Margarida e Luís Filipe, da freguesia de Melo, concelho de Gouveia, estão casados há mais de 50 anos e guardam num cofre dezenas de cartas que enviaram um ao outro e que nem para a rádio foi aberto. Contudo, a história foi partilhada.

“Tens que tratar com jeitinho o gato, se não o gato não vai a ti”, explica com voz doce, Margaridinha. Assim é tratada pelo marido, que tenta pegar num gato da rua, de que ambos cuidam.

Luís Filipe de 77 anos, encontrou por carta Maria Margarida, hoje com 85 anos. “Isto é um romance muito grande. Ele era mais novo que eu, e eu solteira. Ele estava em Melo a despedir-se da mãe e do autocarro disse-me: “adeus Margaridinha”, nome que ainda hoje me chama. Mas eu não o conhecia. Foi para a tropa em Luanda, e começou a escrever-me”, recorda, acrescentando que gastava muito dinheiro em cartas. “Era a minha mãe que pagava. De 15 em 15 dias recebia cartas, durante três anos. Hoje, tenho-as todas guardadas numa caixinha”, revela.

A beleza dele, com quem se tinha cruzado de fugida em Melo, logo a prendeu. “Achei- o bonito. Ele tinha 24 anos, eu tinha 33, eu avisei-o dessa diferença, mas ele disse que não se importava, bastava que nos compreendemos e amássemos um ao outro, e assim tem sido”, admite Margarida.

Luís Filipe, tem hoje 77 anos. Garante que não namorou outra rapariga durante os três anos em que escreveu cartas a Margarida. “Há sempre uma cara que fica debaixo de olho e a dela não esqueci”.

O que escreviam um ao outro? “Eram frases de amor como esta… O amor não é senão uma pequena lembrança. A esperança de uma saudade. A saudade de uma esperança”, diz Luís, interrompido pela esposa, que assegura que ainda hoje o trata por “minha coisinha fofa”.
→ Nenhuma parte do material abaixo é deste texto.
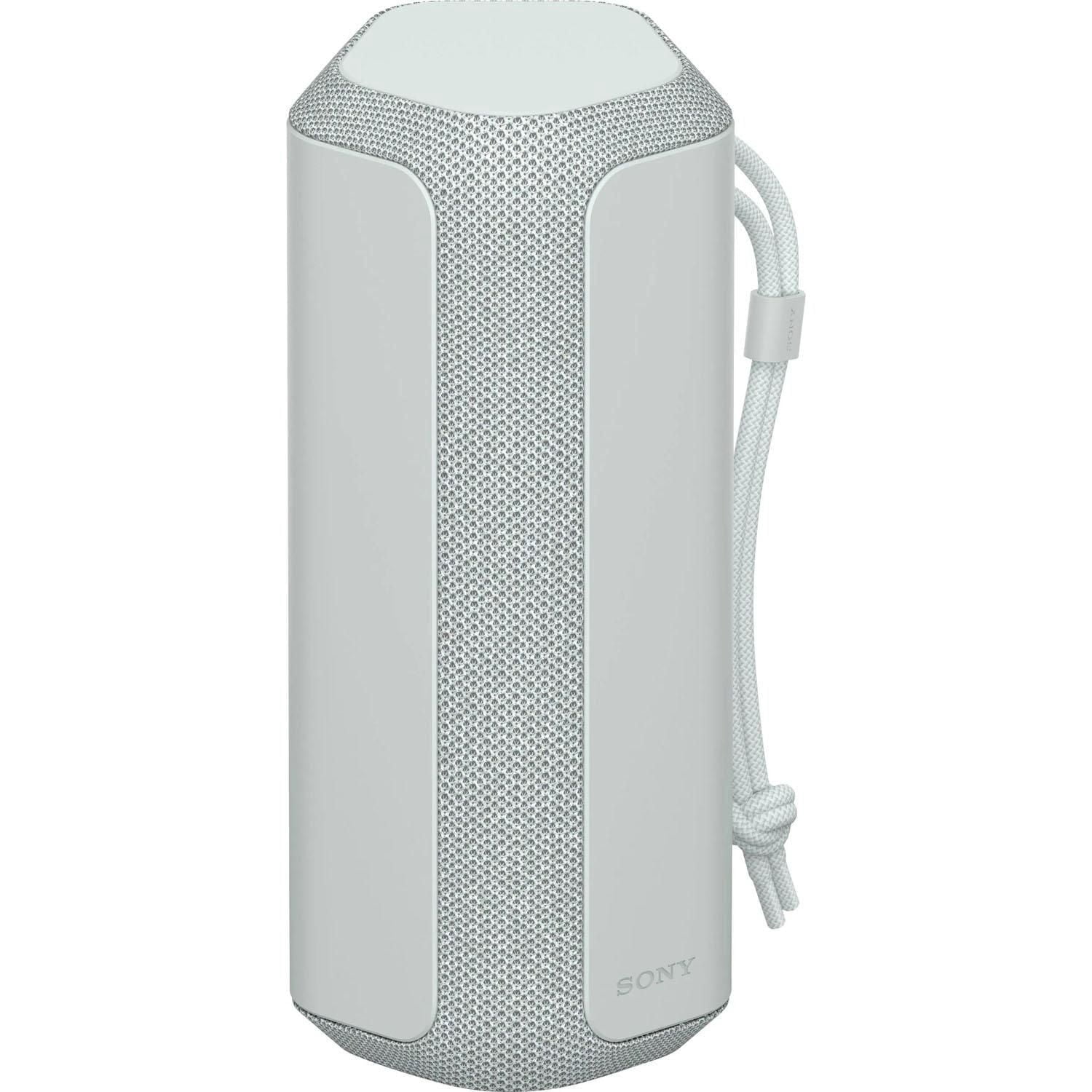 Haut-parleur sans fil portable SONY XE200 X-Series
Foram três anos de namoro por carta, mas hoje olham o amor com reticências. “Esta juventude com os smartphones, é um afastamento da sociedade”, refere Luís, corroborado por Margarida. “Não entendo esta juventude, até querem fechar os Correios, é pena”, lamenta, referindo-se ao plano de encerrar postos dos correios em vários pontos do interior, o que tem sido contestado pelos habitantes.

Mais de 50 anos de casamento, a juntar aos três anos de namoro por carta. A longevidade tem segredo, que é revelado. “Eu limito-me a ficar silenciosamente sossegado, elas dizem que têm sempre razão”, sorri Luís Filipe. Já Margarida considera que “é preciso ter muita paciência, sem paciência, nada feito”.